Run the pipeline
The new pipeline uses a configuration file to specify how the pipeline should be run, i.e., to specify paths, which actions to perform, etc. You always need a configuration file for running the pipeline. The configuration filename should be kcor.FLAGS.cfg
. See config/kcor.spec.cfg
for the definition of each possible option. You must change at least the paths in this file in order to run the pipeline.
If you want to use the database, you must have your database login credentials in a file. I recommend creating a file that is not viewable by anyone but yourself. The format of the file should be:
[pipeline]
host : {database URL}
user : {actual username here}
password : {actual password here}
port : 3306
database : MLSO
It can have multiple logins in it, the config file specifies the location of the file and which section of the file to use.
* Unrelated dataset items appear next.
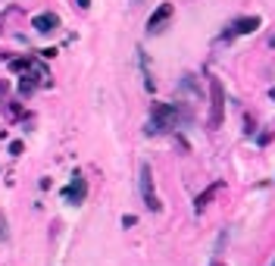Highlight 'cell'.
Wrapping results in <instances>:
<instances>
[{"instance_id": "cell-1", "label": "cell", "mask_w": 275, "mask_h": 266, "mask_svg": "<svg viewBox=\"0 0 275 266\" xmlns=\"http://www.w3.org/2000/svg\"><path fill=\"white\" fill-rule=\"evenodd\" d=\"M178 106L172 103H153V113H150V126H147V135H166L178 126Z\"/></svg>"}, {"instance_id": "cell-2", "label": "cell", "mask_w": 275, "mask_h": 266, "mask_svg": "<svg viewBox=\"0 0 275 266\" xmlns=\"http://www.w3.org/2000/svg\"><path fill=\"white\" fill-rule=\"evenodd\" d=\"M225 119V88L219 79H210V129H219Z\"/></svg>"}, {"instance_id": "cell-3", "label": "cell", "mask_w": 275, "mask_h": 266, "mask_svg": "<svg viewBox=\"0 0 275 266\" xmlns=\"http://www.w3.org/2000/svg\"><path fill=\"white\" fill-rule=\"evenodd\" d=\"M138 185H141V198H144V207L156 213L163 204H160L156 191H153V169H150L147 163H141V179H138Z\"/></svg>"}, {"instance_id": "cell-4", "label": "cell", "mask_w": 275, "mask_h": 266, "mask_svg": "<svg viewBox=\"0 0 275 266\" xmlns=\"http://www.w3.org/2000/svg\"><path fill=\"white\" fill-rule=\"evenodd\" d=\"M31 28L41 31V34H50V31L60 28V16H57V13H38V16L31 19Z\"/></svg>"}, {"instance_id": "cell-5", "label": "cell", "mask_w": 275, "mask_h": 266, "mask_svg": "<svg viewBox=\"0 0 275 266\" xmlns=\"http://www.w3.org/2000/svg\"><path fill=\"white\" fill-rule=\"evenodd\" d=\"M172 19V4H160L156 10H153V16H150V22H147V31L153 34V31H163V25H166Z\"/></svg>"}, {"instance_id": "cell-6", "label": "cell", "mask_w": 275, "mask_h": 266, "mask_svg": "<svg viewBox=\"0 0 275 266\" xmlns=\"http://www.w3.org/2000/svg\"><path fill=\"white\" fill-rule=\"evenodd\" d=\"M63 201H69V204H82V201H85V182H82V172H75V175H72V185L63 188Z\"/></svg>"}, {"instance_id": "cell-7", "label": "cell", "mask_w": 275, "mask_h": 266, "mask_svg": "<svg viewBox=\"0 0 275 266\" xmlns=\"http://www.w3.org/2000/svg\"><path fill=\"white\" fill-rule=\"evenodd\" d=\"M256 28H260V16H241L228 25V34H250Z\"/></svg>"}, {"instance_id": "cell-8", "label": "cell", "mask_w": 275, "mask_h": 266, "mask_svg": "<svg viewBox=\"0 0 275 266\" xmlns=\"http://www.w3.org/2000/svg\"><path fill=\"white\" fill-rule=\"evenodd\" d=\"M138 63H141V72H144V88H147V91H156V82L150 75V60H147L144 50H138Z\"/></svg>"}, {"instance_id": "cell-9", "label": "cell", "mask_w": 275, "mask_h": 266, "mask_svg": "<svg viewBox=\"0 0 275 266\" xmlns=\"http://www.w3.org/2000/svg\"><path fill=\"white\" fill-rule=\"evenodd\" d=\"M31 69H34L31 57H19V60H10V72H16V75H25V72H31Z\"/></svg>"}, {"instance_id": "cell-10", "label": "cell", "mask_w": 275, "mask_h": 266, "mask_svg": "<svg viewBox=\"0 0 275 266\" xmlns=\"http://www.w3.org/2000/svg\"><path fill=\"white\" fill-rule=\"evenodd\" d=\"M31 72H34V69H31ZM31 72H25L22 82H19V94H22V97H31V94H34V88H38V82H34Z\"/></svg>"}, {"instance_id": "cell-11", "label": "cell", "mask_w": 275, "mask_h": 266, "mask_svg": "<svg viewBox=\"0 0 275 266\" xmlns=\"http://www.w3.org/2000/svg\"><path fill=\"white\" fill-rule=\"evenodd\" d=\"M219 188H222V185H213V188H207V191H204V194H200V198H197V204H194V210H197V213H204V207L210 204V198H213V194H216Z\"/></svg>"}, {"instance_id": "cell-12", "label": "cell", "mask_w": 275, "mask_h": 266, "mask_svg": "<svg viewBox=\"0 0 275 266\" xmlns=\"http://www.w3.org/2000/svg\"><path fill=\"white\" fill-rule=\"evenodd\" d=\"M25 147H22V141H13V144H10V154H16V157H19Z\"/></svg>"}, {"instance_id": "cell-13", "label": "cell", "mask_w": 275, "mask_h": 266, "mask_svg": "<svg viewBox=\"0 0 275 266\" xmlns=\"http://www.w3.org/2000/svg\"><path fill=\"white\" fill-rule=\"evenodd\" d=\"M75 7H78V10H88V7H91V0H75Z\"/></svg>"}, {"instance_id": "cell-14", "label": "cell", "mask_w": 275, "mask_h": 266, "mask_svg": "<svg viewBox=\"0 0 275 266\" xmlns=\"http://www.w3.org/2000/svg\"><path fill=\"white\" fill-rule=\"evenodd\" d=\"M7 94V82H0V97H4Z\"/></svg>"}, {"instance_id": "cell-15", "label": "cell", "mask_w": 275, "mask_h": 266, "mask_svg": "<svg viewBox=\"0 0 275 266\" xmlns=\"http://www.w3.org/2000/svg\"><path fill=\"white\" fill-rule=\"evenodd\" d=\"M269 97H272V100H275V88H269Z\"/></svg>"}, {"instance_id": "cell-16", "label": "cell", "mask_w": 275, "mask_h": 266, "mask_svg": "<svg viewBox=\"0 0 275 266\" xmlns=\"http://www.w3.org/2000/svg\"><path fill=\"white\" fill-rule=\"evenodd\" d=\"M213 266H222V263H213Z\"/></svg>"}, {"instance_id": "cell-17", "label": "cell", "mask_w": 275, "mask_h": 266, "mask_svg": "<svg viewBox=\"0 0 275 266\" xmlns=\"http://www.w3.org/2000/svg\"><path fill=\"white\" fill-rule=\"evenodd\" d=\"M269 266H275V260H272V263H269Z\"/></svg>"}, {"instance_id": "cell-18", "label": "cell", "mask_w": 275, "mask_h": 266, "mask_svg": "<svg viewBox=\"0 0 275 266\" xmlns=\"http://www.w3.org/2000/svg\"><path fill=\"white\" fill-rule=\"evenodd\" d=\"M0 229H4V222H0Z\"/></svg>"}]
</instances>
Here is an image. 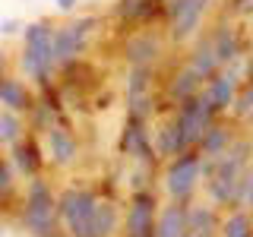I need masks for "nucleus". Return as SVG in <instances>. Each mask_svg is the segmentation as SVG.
<instances>
[{
    "instance_id": "6ab92c4d",
    "label": "nucleus",
    "mask_w": 253,
    "mask_h": 237,
    "mask_svg": "<svg viewBox=\"0 0 253 237\" xmlns=\"http://www.w3.org/2000/svg\"><path fill=\"white\" fill-rule=\"evenodd\" d=\"M200 73H196L193 67H184L177 73V79H174V85H171V95L174 98H180V101H187V98H193L196 89H200Z\"/></svg>"
},
{
    "instance_id": "39448f33",
    "label": "nucleus",
    "mask_w": 253,
    "mask_h": 237,
    "mask_svg": "<svg viewBox=\"0 0 253 237\" xmlns=\"http://www.w3.org/2000/svg\"><path fill=\"white\" fill-rule=\"evenodd\" d=\"M209 117H212V111L203 101V95H193V98L184 101V108H180V114H177L174 123H177V130H180V136H184L187 146L196 142V139H203V133L209 130Z\"/></svg>"
},
{
    "instance_id": "4468645a",
    "label": "nucleus",
    "mask_w": 253,
    "mask_h": 237,
    "mask_svg": "<svg viewBox=\"0 0 253 237\" xmlns=\"http://www.w3.org/2000/svg\"><path fill=\"white\" fill-rule=\"evenodd\" d=\"M117 228V209L111 202H98L95 205V215L89 225V237H111Z\"/></svg>"
},
{
    "instance_id": "0eeeda50",
    "label": "nucleus",
    "mask_w": 253,
    "mask_h": 237,
    "mask_svg": "<svg viewBox=\"0 0 253 237\" xmlns=\"http://www.w3.org/2000/svg\"><path fill=\"white\" fill-rule=\"evenodd\" d=\"M206 3H209V0H171L168 16L174 22V38H177V41L187 38V35H193V29L200 26V19L206 13Z\"/></svg>"
},
{
    "instance_id": "c756f323",
    "label": "nucleus",
    "mask_w": 253,
    "mask_h": 237,
    "mask_svg": "<svg viewBox=\"0 0 253 237\" xmlns=\"http://www.w3.org/2000/svg\"><path fill=\"white\" fill-rule=\"evenodd\" d=\"M57 6H60V10H73L76 0H57Z\"/></svg>"
},
{
    "instance_id": "7ed1b4c3",
    "label": "nucleus",
    "mask_w": 253,
    "mask_h": 237,
    "mask_svg": "<svg viewBox=\"0 0 253 237\" xmlns=\"http://www.w3.org/2000/svg\"><path fill=\"white\" fill-rule=\"evenodd\" d=\"M95 196L89 190H67L57 202V212L60 218L67 221L70 234L73 237H89V225H92V215H95Z\"/></svg>"
},
{
    "instance_id": "c85d7f7f",
    "label": "nucleus",
    "mask_w": 253,
    "mask_h": 237,
    "mask_svg": "<svg viewBox=\"0 0 253 237\" xmlns=\"http://www.w3.org/2000/svg\"><path fill=\"white\" fill-rule=\"evenodd\" d=\"M244 199H247V205H250V209H253V180H250V184H247V190H244Z\"/></svg>"
},
{
    "instance_id": "9d476101",
    "label": "nucleus",
    "mask_w": 253,
    "mask_h": 237,
    "mask_svg": "<svg viewBox=\"0 0 253 237\" xmlns=\"http://www.w3.org/2000/svg\"><path fill=\"white\" fill-rule=\"evenodd\" d=\"M47 149H51V158L57 164H70L76 158V139L67 130H60V126L47 130Z\"/></svg>"
},
{
    "instance_id": "5701e85b",
    "label": "nucleus",
    "mask_w": 253,
    "mask_h": 237,
    "mask_svg": "<svg viewBox=\"0 0 253 237\" xmlns=\"http://www.w3.org/2000/svg\"><path fill=\"white\" fill-rule=\"evenodd\" d=\"M146 85H149V70L146 67H136L130 76V105L136 108L139 105V95L146 98Z\"/></svg>"
},
{
    "instance_id": "9b49d317",
    "label": "nucleus",
    "mask_w": 253,
    "mask_h": 237,
    "mask_svg": "<svg viewBox=\"0 0 253 237\" xmlns=\"http://www.w3.org/2000/svg\"><path fill=\"white\" fill-rule=\"evenodd\" d=\"M187 234V209L184 205H168L155 225V237H184Z\"/></svg>"
},
{
    "instance_id": "4be33fe9",
    "label": "nucleus",
    "mask_w": 253,
    "mask_h": 237,
    "mask_svg": "<svg viewBox=\"0 0 253 237\" xmlns=\"http://www.w3.org/2000/svg\"><path fill=\"white\" fill-rule=\"evenodd\" d=\"M19 133H22V126H19L13 111H0V142L16 146V142H19Z\"/></svg>"
},
{
    "instance_id": "20e7f679",
    "label": "nucleus",
    "mask_w": 253,
    "mask_h": 237,
    "mask_svg": "<svg viewBox=\"0 0 253 237\" xmlns=\"http://www.w3.org/2000/svg\"><path fill=\"white\" fill-rule=\"evenodd\" d=\"M92 29H95V19H76V22H70V26L54 32V63L73 60L83 51V44L89 41Z\"/></svg>"
},
{
    "instance_id": "2f4dec72",
    "label": "nucleus",
    "mask_w": 253,
    "mask_h": 237,
    "mask_svg": "<svg viewBox=\"0 0 253 237\" xmlns=\"http://www.w3.org/2000/svg\"><path fill=\"white\" fill-rule=\"evenodd\" d=\"M0 237H3V218H0Z\"/></svg>"
},
{
    "instance_id": "cd10ccee",
    "label": "nucleus",
    "mask_w": 253,
    "mask_h": 237,
    "mask_svg": "<svg viewBox=\"0 0 253 237\" xmlns=\"http://www.w3.org/2000/svg\"><path fill=\"white\" fill-rule=\"evenodd\" d=\"M19 29H22L19 19H3V22H0V32H3V35H16Z\"/></svg>"
},
{
    "instance_id": "dca6fc26",
    "label": "nucleus",
    "mask_w": 253,
    "mask_h": 237,
    "mask_svg": "<svg viewBox=\"0 0 253 237\" xmlns=\"http://www.w3.org/2000/svg\"><path fill=\"white\" fill-rule=\"evenodd\" d=\"M13 164L22 174H35L38 164H42V155H38L35 142H16V146H13Z\"/></svg>"
},
{
    "instance_id": "6e6552de",
    "label": "nucleus",
    "mask_w": 253,
    "mask_h": 237,
    "mask_svg": "<svg viewBox=\"0 0 253 237\" xmlns=\"http://www.w3.org/2000/svg\"><path fill=\"white\" fill-rule=\"evenodd\" d=\"M152 215H155L152 199L139 196L130 205V215H126V237H149V231H152Z\"/></svg>"
},
{
    "instance_id": "b1692460",
    "label": "nucleus",
    "mask_w": 253,
    "mask_h": 237,
    "mask_svg": "<svg viewBox=\"0 0 253 237\" xmlns=\"http://www.w3.org/2000/svg\"><path fill=\"white\" fill-rule=\"evenodd\" d=\"M225 237H250V218L244 215V212L231 215L228 225H225Z\"/></svg>"
},
{
    "instance_id": "a211bd4d",
    "label": "nucleus",
    "mask_w": 253,
    "mask_h": 237,
    "mask_svg": "<svg viewBox=\"0 0 253 237\" xmlns=\"http://www.w3.org/2000/svg\"><path fill=\"white\" fill-rule=\"evenodd\" d=\"M158 155H177V152H184L187 149V142L184 136H180V130H177V123H165L162 130H158Z\"/></svg>"
},
{
    "instance_id": "f03ea898",
    "label": "nucleus",
    "mask_w": 253,
    "mask_h": 237,
    "mask_svg": "<svg viewBox=\"0 0 253 237\" xmlns=\"http://www.w3.org/2000/svg\"><path fill=\"white\" fill-rule=\"evenodd\" d=\"M57 225V202L51 196V187L44 180H32L26 196V228L35 237H54Z\"/></svg>"
},
{
    "instance_id": "473e14b6",
    "label": "nucleus",
    "mask_w": 253,
    "mask_h": 237,
    "mask_svg": "<svg viewBox=\"0 0 253 237\" xmlns=\"http://www.w3.org/2000/svg\"><path fill=\"white\" fill-rule=\"evenodd\" d=\"M250 120H253V111H250Z\"/></svg>"
},
{
    "instance_id": "2eb2a0df",
    "label": "nucleus",
    "mask_w": 253,
    "mask_h": 237,
    "mask_svg": "<svg viewBox=\"0 0 253 237\" xmlns=\"http://www.w3.org/2000/svg\"><path fill=\"white\" fill-rule=\"evenodd\" d=\"M212 51H215V60L218 63H228V60H234V54H237V41H234V32L228 29V26H218L215 32H212Z\"/></svg>"
},
{
    "instance_id": "393cba45",
    "label": "nucleus",
    "mask_w": 253,
    "mask_h": 237,
    "mask_svg": "<svg viewBox=\"0 0 253 237\" xmlns=\"http://www.w3.org/2000/svg\"><path fill=\"white\" fill-rule=\"evenodd\" d=\"M10 190H13V164L0 158V193H10Z\"/></svg>"
},
{
    "instance_id": "412c9836",
    "label": "nucleus",
    "mask_w": 253,
    "mask_h": 237,
    "mask_svg": "<svg viewBox=\"0 0 253 237\" xmlns=\"http://www.w3.org/2000/svg\"><path fill=\"white\" fill-rule=\"evenodd\" d=\"M203 152L206 155H225V149H228V133L221 130V126H209V130L203 133Z\"/></svg>"
},
{
    "instance_id": "f3484780",
    "label": "nucleus",
    "mask_w": 253,
    "mask_h": 237,
    "mask_svg": "<svg viewBox=\"0 0 253 237\" xmlns=\"http://www.w3.org/2000/svg\"><path fill=\"white\" fill-rule=\"evenodd\" d=\"M126 54H130V60L136 63V67H146V63L158 54V41L152 35H136L130 44H126Z\"/></svg>"
},
{
    "instance_id": "ddd939ff",
    "label": "nucleus",
    "mask_w": 253,
    "mask_h": 237,
    "mask_svg": "<svg viewBox=\"0 0 253 237\" xmlns=\"http://www.w3.org/2000/svg\"><path fill=\"white\" fill-rule=\"evenodd\" d=\"M234 98V76H218L209 82V89L203 92V101L209 105V111H218V108H228Z\"/></svg>"
},
{
    "instance_id": "1a4fd4ad",
    "label": "nucleus",
    "mask_w": 253,
    "mask_h": 237,
    "mask_svg": "<svg viewBox=\"0 0 253 237\" xmlns=\"http://www.w3.org/2000/svg\"><path fill=\"white\" fill-rule=\"evenodd\" d=\"M0 105L6 111H26L32 108V98L26 92V85L13 76H0Z\"/></svg>"
},
{
    "instance_id": "423d86ee",
    "label": "nucleus",
    "mask_w": 253,
    "mask_h": 237,
    "mask_svg": "<svg viewBox=\"0 0 253 237\" xmlns=\"http://www.w3.org/2000/svg\"><path fill=\"white\" fill-rule=\"evenodd\" d=\"M196 177H200V155H180L177 161H171L168 168V177H165V187L174 199H184V196L193 193L196 187Z\"/></svg>"
},
{
    "instance_id": "aec40b11",
    "label": "nucleus",
    "mask_w": 253,
    "mask_h": 237,
    "mask_svg": "<svg viewBox=\"0 0 253 237\" xmlns=\"http://www.w3.org/2000/svg\"><path fill=\"white\" fill-rule=\"evenodd\" d=\"M190 67H193L200 76H209L212 70L218 67L215 51H212V41H209V38H203V41L196 44V51H193V63H190Z\"/></svg>"
},
{
    "instance_id": "a878e982",
    "label": "nucleus",
    "mask_w": 253,
    "mask_h": 237,
    "mask_svg": "<svg viewBox=\"0 0 253 237\" xmlns=\"http://www.w3.org/2000/svg\"><path fill=\"white\" fill-rule=\"evenodd\" d=\"M149 10V0H124L121 3V16H142Z\"/></svg>"
},
{
    "instance_id": "bb28decb",
    "label": "nucleus",
    "mask_w": 253,
    "mask_h": 237,
    "mask_svg": "<svg viewBox=\"0 0 253 237\" xmlns=\"http://www.w3.org/2000/svg\"><path fill=\"white\" fill-rule=\"evenodd\" d=\"M234 111H237V114H250V111H253V85H250V89L241 95V98H237Z\"/></svg>"
},
{
    "instance_id": "f8f14e48",
    "label": "nucleus",
    "mask_w": 253,
    "mask_h": 237,
    "mask_svg": "<svg viewBox=\"0 0 253 237\" xmlns=\"http://www.w3.org/2000/svg\"><path fill=\"white\" fill-rule=\"evenodd\" d=\"M218 221L212 215V209L206 205H196V209L187 212V234L184 237H215Z\"/></svg>"
},
{
    "instance_id": "f257e3e1",
    "label": "nucleus",
    "mask_w": 253,
    "mask_h": 237,
    "mask_svg": "<svg viewBox=\"0 0 253 237\" xmlns=\"http://www.w3.org/2000/svg\"><path fill=\"white\" fill-rule=\"evenodd\" d=\"M54 67V29L47 22H32L26 29V51H22V70L38 82L47 79Z\"/></svg>"
},
{
    "instance_id": "7c9ffc66",
    "label": "nucleus",
    "mask_w": 253,
    "mask_h": 237,
    "mask_svg": "<svg viewBox=\"0 0 253 237\" xmlns=\"http://www.w3.org/2000/svg\"><path fill=\"white\" fill-rule=\"evenodd\" d=\"M3 63H6V57H3V51H0V67H3Z\"/></svg>"
}]
</instances>
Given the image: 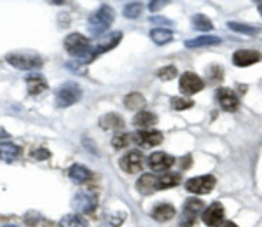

Running the pipeline requires a Python 3 installation with the psutil
package installed (can be installed via pip
).
Use the kcor
script in the bin
directory of a kcor-pipeline installation to run the pipeline. As stated above, you will need to have a valid and appropriately named configuration file.
To run the pipeline for a day, or range of days, do something like the following:
$ kcor process -f reprocess-2018 20180702
where reprocess-2018
is the "FLAGS" portion of a configuration filename to be used for the run. To run the pipeline for multiple days, use "-" (for a range with the start date inclusive and the end date exclusive) and "," to combine dates, like:
$ kcor process -f reprocess-2018 20180601-20180701,20180704
which runs the pipeline for all of June 2018 plus 20180704 (but not 20180701).
To run the calibration for a day, or range of days, do something like the following:
$ kcor cal -f reprocess-2018 20180702
where reprocess-2018
is the "FLAGS" portion of a configuration filename to be used for the run. You can also do:
$ kcor cal --list files.txt -f reprocess-2018 20180702
where files.txt
is a file containing a list of files to use for a calibration.